• Alex Thompson
  • Biden reading from a teleprompter.President Biden reads from a teleprompter during a Medal of Honor ceremony in the East Room of the White House on July 3, 2024, in Washington, D.C. Photo: Alex Wong/Getty Images
    President Biden’s White House went around its normal processes for his first post-debate interview with a Black radio station earlier this week.
    Why it matters: The White House helped draft the questions that the host asked the president. Then the Biden campaign sent them to the radio station, given it was technically a campaign interview, a person familiar with the matter tells Axios.WURD is the only African-American owned and operated talk radio station in Pennsylvania, but the White House’s director of Black media was not part of the process.
    It is the latest instance of the White House continuing to shield the president from unscripted moments, even after his debate performance raised further questions about his mental fitness.
    Driving the news: Radio host Andrea Lawful-Sanders told CNN Saturday morning that her “questions were sent to me for approval; I approved of them.”
    Lawful-Sanders, who hosts “The Source” on WURD in Philadelphia, added: “I got several questions — eight of them. And the four that were chosen were the ones that I approved.”
    Earl Ingram, who interviewed Biden the day after for his show on a Black radio station in Milwaukee, also told ABC News Saturday: “Yes, I was given some questions for Biden.”

  • What they’re saying: Biden spokesperson Lauren Hitt told Axios that the “White House did not manage the process or the questions.”
    “This was a campaign interview and, as such, it was handled by the campaign and our Black Media Director. To overcommunicate, the White House Black media director was not involved because it was a campaign interview and not a White House one.”
    Between the lines: Presented with this reporting, some Democrats think the White House was cynically and patronizingly using Black media at a moment of crisis.

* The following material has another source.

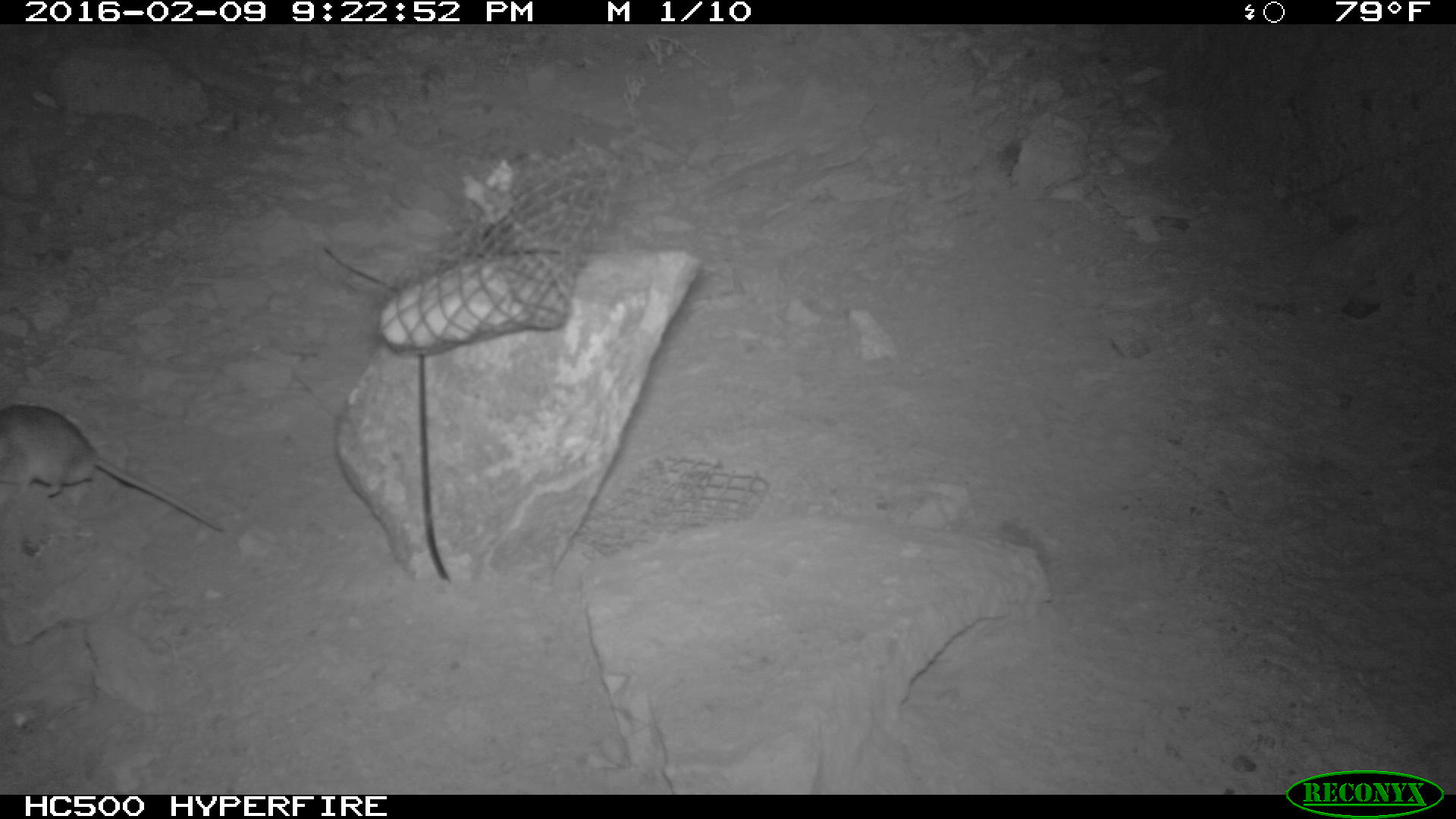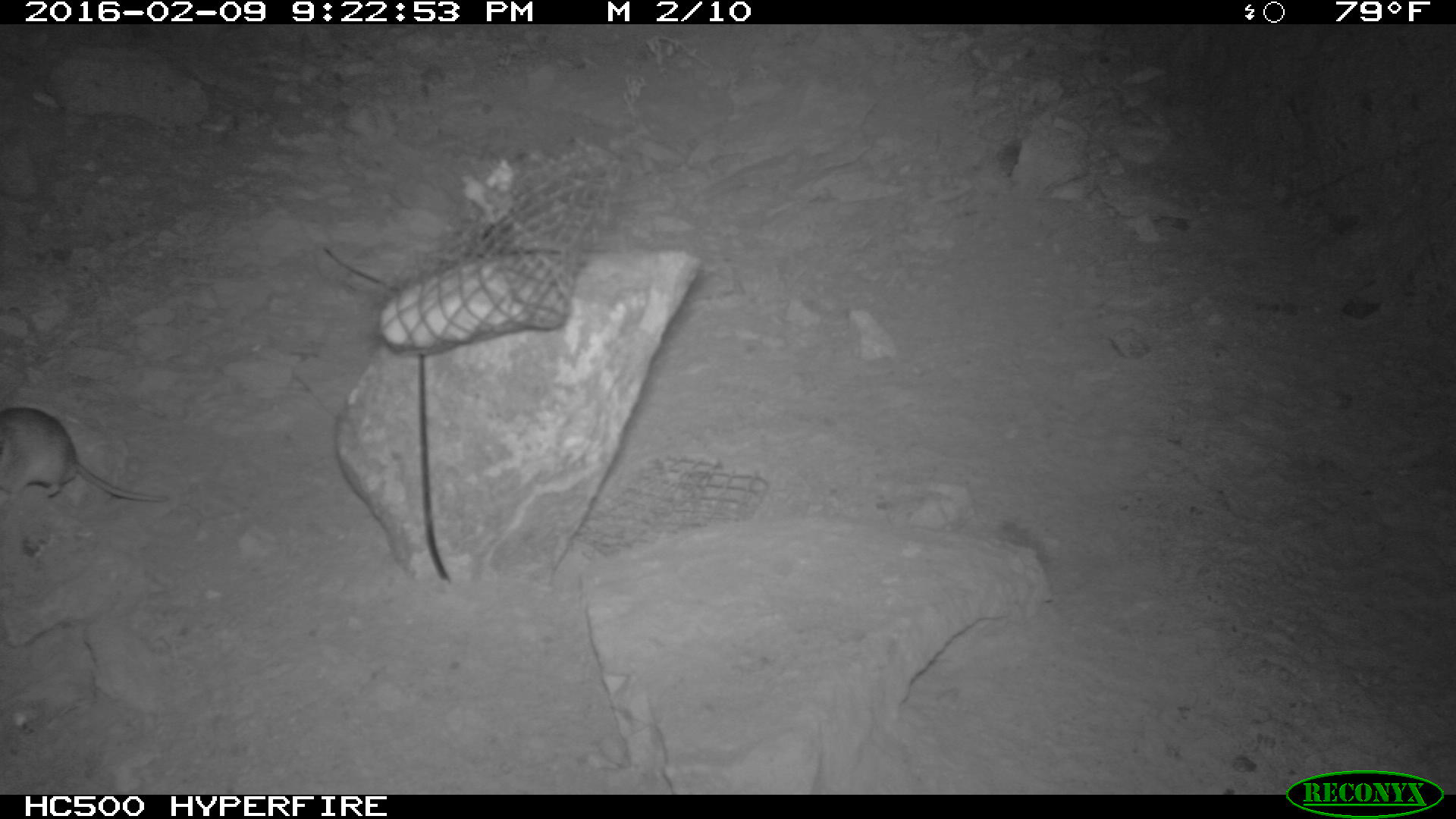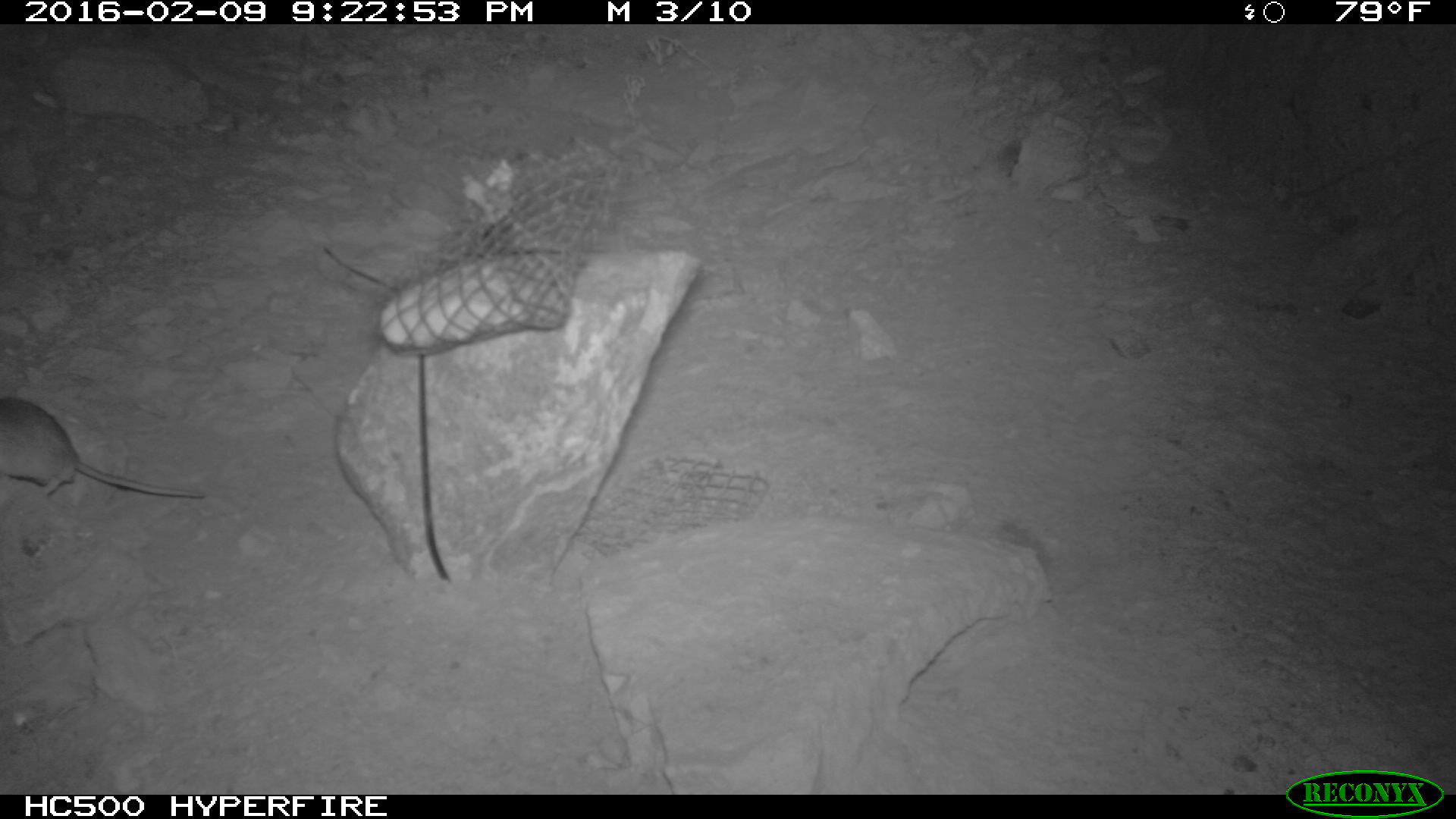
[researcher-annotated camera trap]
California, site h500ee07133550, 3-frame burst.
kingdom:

    A Black Democratic strategist in the racial justice space told Axios: “The only reason President Biden is at the top of this ticket is his genuine, long-standing relationship with Black voters, built over decades. For his team to throw that relationship into jeopardy by using Black journalists as human shields for their communications crisis should be a fireable offense.”
    Zoom out: Michael LaRosa, the former press secretary for First Lady Jill Biden, told Axios that pre-submitting questions to interviewees has long been a tactic for Biden’s team.
    When he joined the team in the fall of 2019, he said that some members tried to do the same for Jill Biden’s interviews.
    “I was really uncomfortable and had to explain in a more colorful way,” LaRosa said. “I said specifically. ‘Look, it’s unethical for you to do that. They can be called out for screening the questions for [Joe Biden] but we’re not going to embarrass his wife that way. Ever. Do you get it?'”
  • Zoom in: The questions Lawful-Sanders asked were gentle and similar to those Ingram asked Biden the next day.
  • On “The Earl Ingram Show” on WMCS in Milwaukee, he asked Biden: “Can you speak to some accomplishments that we may or not be familiar with about your record, especially here in Wisconsin?
  • Lawful-Sanders asked the day before: “For people that may say ‘what has the Biden-Harris administration done for me as a Black person’ what progress has been made here in Pennsylvania?”
  • Ingram asked: “A lot of people have been told or have the mindset that their vote doesn’t matter. What can you say to them?
  • Lawful-Sanders asked: “What do you say to the people who plan on sitting this election out?”
  • Hitt, the Biden spokesperson, added: “We do not condition interviews on acceptance of certain questions, and hosts/ reporters are always free to ask the questions they think will best inform their listeners.”